November 13, 1993
M and I went up the space needle today. Looking out at the lights of the city, I was thinking how behind every light was a person and in every person some inner struggle. All those millions of people trying to find their way and how many have an inkling where to go or where to turn?
Right there, out of nowhere, he asks, Will you marry me? I was completely stunned. I asked him "What?" My mind was spinning. Is he joking? Is this right?
Of course I heard him the first time. So why the stalling? I've had my answer ready for weeks, should he ever ask, but suddenly there it was. Faster prayer a girl never uttered. Not so much a prayer as bust open your soul and hold it out begging for a downpour of divine revelation to fill it. Hit me with a whole-soul answer, God.
The only answer that would come was yes. No lightning bolts. No warm fuzzies. Just yes. Yes, like will the sun come up tomorrow, are your eyes blue and will the IRS still be collecting come April 15th, yes. Just yes. I turned to a group of 10 year old girls who had taken our picture right when he asked and told them what he'd said.( Still stalling.) They all started screaming, "Say YES!" And that was the only answer that would come, so I did. Yeah. Yes. They were pretty disappointed that we wouldn't kiss.
We went back to the suburban to pray about it. He prayed, then I REALLY prayed. The only answer I could get was yes. But I wanted some sort of confirmation that I could hold onto in the years to come when temptations and doubt creep. I just felt so wretchedly calm and unflustered. No butterflies. No sweaty palms, pounding heart, nothing.

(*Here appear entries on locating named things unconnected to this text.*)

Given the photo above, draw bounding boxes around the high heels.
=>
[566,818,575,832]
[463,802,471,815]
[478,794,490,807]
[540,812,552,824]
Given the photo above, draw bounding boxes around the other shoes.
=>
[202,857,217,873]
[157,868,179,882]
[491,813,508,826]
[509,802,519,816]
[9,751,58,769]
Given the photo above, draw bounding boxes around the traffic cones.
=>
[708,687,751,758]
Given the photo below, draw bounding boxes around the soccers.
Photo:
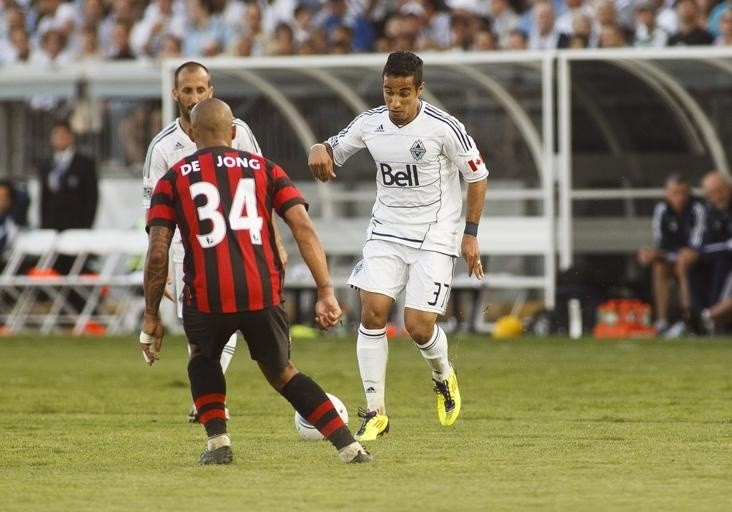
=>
[493,317,524,342]
[294,392,349,443]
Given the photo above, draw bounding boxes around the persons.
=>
[139,98,372,466]
[306,48,490,440]
[141,60,289,426]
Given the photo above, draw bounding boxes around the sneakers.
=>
[197,445,234,465]
[432,368,463,426]
[187,402,229,424]
[353,406,390,442]
[337,442,373,464]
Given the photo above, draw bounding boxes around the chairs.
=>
[0,229,147,337]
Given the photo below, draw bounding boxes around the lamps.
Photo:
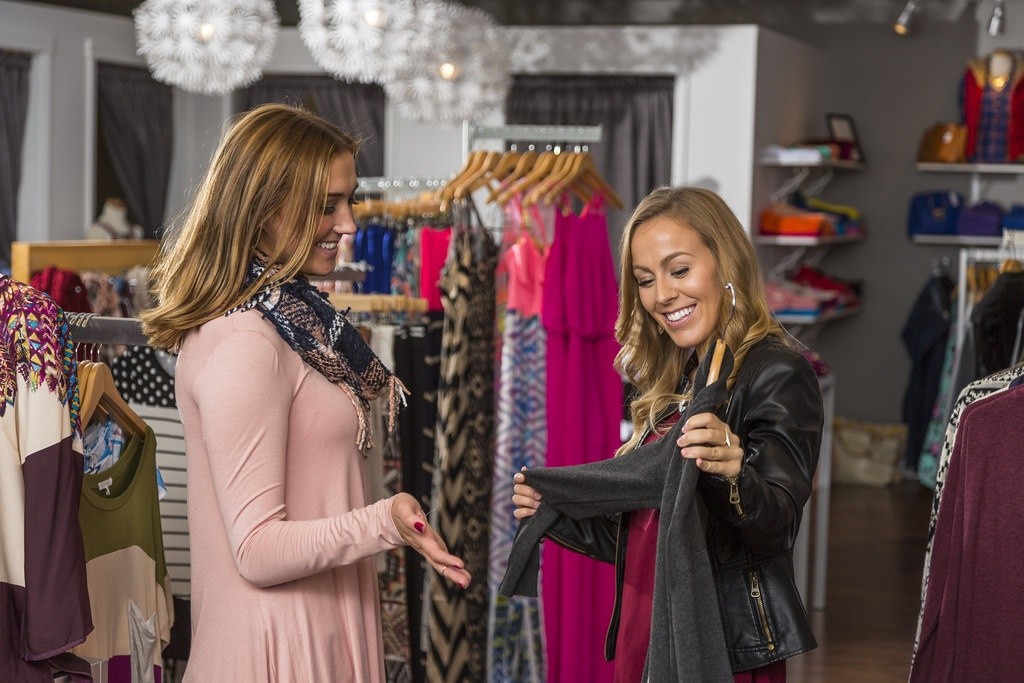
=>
[895,0,925,37]
[985,1,1009,36]
[132,0,520,127]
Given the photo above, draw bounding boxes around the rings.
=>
[441,566,447,576]
[721,427,730,447]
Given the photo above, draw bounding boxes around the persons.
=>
[511,186,824,683]
[956,48,1024,164]
[140,102,472,683]
[87,200,143,240]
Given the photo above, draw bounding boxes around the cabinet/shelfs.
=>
[758,157,870,341]
[910,161,1024,244]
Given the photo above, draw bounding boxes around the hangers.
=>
[64,313,148,442]
[435,124,626,217]
[931,238,1022,301]
[307,262,432,337]
[345,179,490,233]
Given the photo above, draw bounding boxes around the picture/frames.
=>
[823,111,868,164]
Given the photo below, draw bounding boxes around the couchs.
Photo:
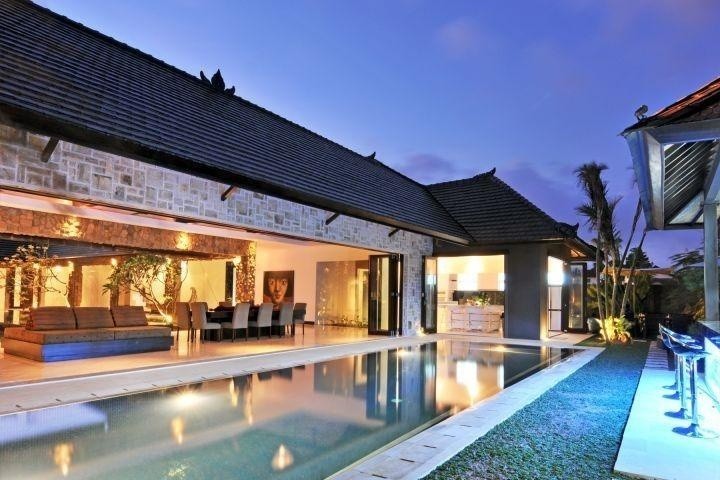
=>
[3,306,174,363]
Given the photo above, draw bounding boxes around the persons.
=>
[263,271,294,311]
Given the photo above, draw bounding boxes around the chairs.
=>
[657,322,717,439]
[175,301,307,344]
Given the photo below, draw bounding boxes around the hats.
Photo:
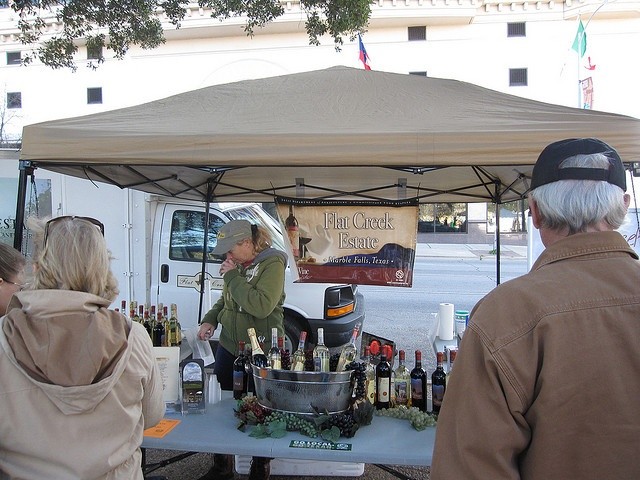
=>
[210,219,254,255]
[529,138,627,192]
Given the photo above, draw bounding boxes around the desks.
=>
[432,335,458,374]
[140,390,438,480]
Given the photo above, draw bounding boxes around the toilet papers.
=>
[429,303,454,343]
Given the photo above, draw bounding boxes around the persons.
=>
[0,242,37,315]
[0,217,165,479]
[197,219,288,392]
[431,138,639,480]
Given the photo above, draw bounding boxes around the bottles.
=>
[361,347,375,410]
[248,326,267,365]
[131,301,139,323]
[338,324,362,374]
[234,339,248,401]
[410,352,428,415]
[138,305,145,328]
[281,203,301,259]
[266,327,280,369]
[450,345,456,371]
[149,305,157,334]
[432,352,446,417]
[277,336,285,350]
[161,306,168,344]
[456,309,468,337]
[395,351,410,408]
[209,373,220,405]
[170,302,182,347]
[289,330,307,372]
[114,305,119,313]
[153,311,165,347]
[313,327,332,376]
[143,311,151,336]
[122,298,128,311]
[376,344,392,412]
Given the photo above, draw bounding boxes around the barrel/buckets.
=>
[250,360,355,423]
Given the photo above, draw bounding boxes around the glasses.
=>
[0,278,35,292]
[43,215,104,249]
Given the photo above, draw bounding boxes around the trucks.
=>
[1,140,366,349]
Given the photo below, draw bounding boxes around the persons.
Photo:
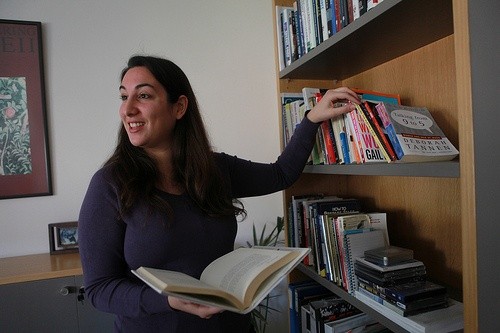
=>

Those were my words, exactly—Heavenly Father, give me something to hold onto!
I know how fickle I am. I needed to see something written in the stars, maybe. An axe head floating up out of the Jordan. Maybe the Puget Sound parting, I don't know. I didn't want to ever look back and say, "What have I done!?"

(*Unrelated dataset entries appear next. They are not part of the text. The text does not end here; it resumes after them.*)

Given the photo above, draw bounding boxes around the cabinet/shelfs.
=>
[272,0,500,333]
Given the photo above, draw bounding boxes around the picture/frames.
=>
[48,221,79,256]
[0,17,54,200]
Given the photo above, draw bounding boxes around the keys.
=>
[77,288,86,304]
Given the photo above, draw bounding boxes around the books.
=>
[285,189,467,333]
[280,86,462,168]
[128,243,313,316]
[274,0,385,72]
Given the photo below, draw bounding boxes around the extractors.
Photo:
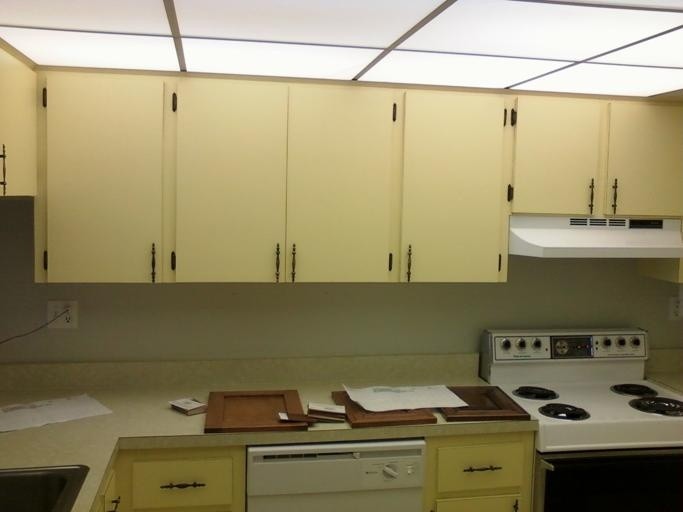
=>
[507,217,683,261]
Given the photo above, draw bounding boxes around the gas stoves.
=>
[496,380,682,454]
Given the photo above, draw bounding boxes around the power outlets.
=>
[46,301,77,329]
[669,297,683,320]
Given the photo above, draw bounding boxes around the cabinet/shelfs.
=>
[34,66,164,284]
[1,36,37,198]
[401,84,512,283]
[424,431,533,512]
[164,72,400,284]
[512,90,683,217]
[93,447,247,512]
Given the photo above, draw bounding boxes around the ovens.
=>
[533,449,683,511]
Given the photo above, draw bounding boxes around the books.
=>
[167,397,207,416]
[278,400,345,423]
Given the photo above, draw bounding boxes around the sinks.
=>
[0,464,90,512]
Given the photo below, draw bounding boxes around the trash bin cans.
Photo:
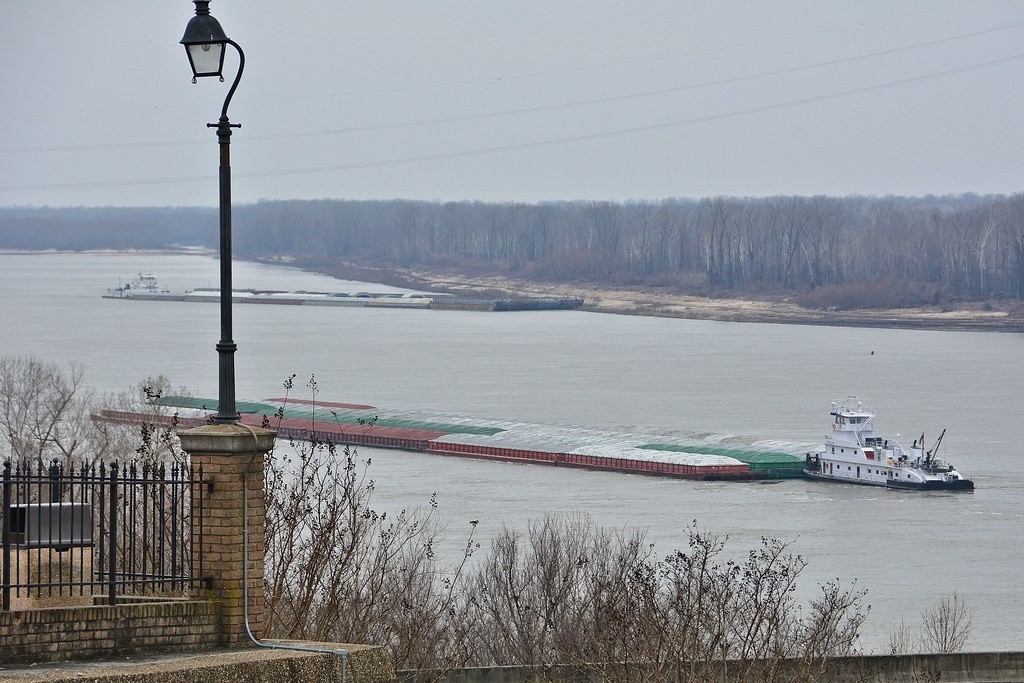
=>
[0,503,95,611]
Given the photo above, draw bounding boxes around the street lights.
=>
[177,0,245,421]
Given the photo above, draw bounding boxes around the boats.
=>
[803,395,976,491]
[102,271,186,302]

God, I just need something to hold onto.
Open your eyes.
There were our hands, intertwined.
What more do you want?
No lightning bolts. Nothing in the stars, but there he was, real, rock-solid and honest, his hands gripping mine.

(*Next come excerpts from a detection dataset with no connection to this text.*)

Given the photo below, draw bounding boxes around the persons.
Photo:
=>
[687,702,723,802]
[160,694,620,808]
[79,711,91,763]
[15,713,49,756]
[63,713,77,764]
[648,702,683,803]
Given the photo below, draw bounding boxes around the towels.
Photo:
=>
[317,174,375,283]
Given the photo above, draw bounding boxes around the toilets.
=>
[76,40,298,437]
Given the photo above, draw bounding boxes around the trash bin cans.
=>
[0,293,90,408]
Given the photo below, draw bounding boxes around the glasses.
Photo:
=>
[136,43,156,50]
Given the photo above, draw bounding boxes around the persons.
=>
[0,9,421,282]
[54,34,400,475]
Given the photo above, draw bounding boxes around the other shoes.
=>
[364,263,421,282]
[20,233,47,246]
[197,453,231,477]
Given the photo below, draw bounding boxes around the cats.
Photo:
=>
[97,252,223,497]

What more could I ask for, really?
Fifteen years ago today. And what have I done? We've been through sickness, health, parenthood (still wading our way through that one) unemployment, self-employment, moving, house building, the list grows. And still, for unimaginable reasons, he's here, willing to hold onto me no matter which way I've got my world turned or upside down.
What more could I ask for? Really.
He'll never come home with roses (okay, there was that one) but he'll always come home. I know, you think, You can't KNOW that. But I do. You can't ask for a lot more in this world than to be able to trust someone completely.
Reading through my journals, every time I read through my journals I think, why? Why do I get so angry and frustrated and discontent over . . . what, really? This is what I chose, and it is right. This is where I belong.
Someone once asked me, if you could go back, would you do it again?
If I could change one thing, I would have said it that way. Instantly. The moment you asked. I would have trusted that instinct and not gone on in search of some answer brighter, brilliant, larger. I would have said yes, absolutely yes, I'm so glad you asked. And then somehow I would have made you know it, right from the start. I'm beginning to see that you have never been able to rest as easy in this place as I have—and I am sorry. It makes your whole-body and soul faithfulness to me even more humbling.
I would change this, if I could: I would have been, would now be, the kind of person you could trust as much as I trust you. I would have done the impossible—I'd have made you feel what I know. That I love you.
There are days I can't understand a word you say, and I know I'm speaking something you don't even recognize as language. But this is what I mean. I love you. We are not perfect and we are not always happy, but we are. And we always will be.
So ask me again, M. Ask me again, would I marry you then, today and tomorrow.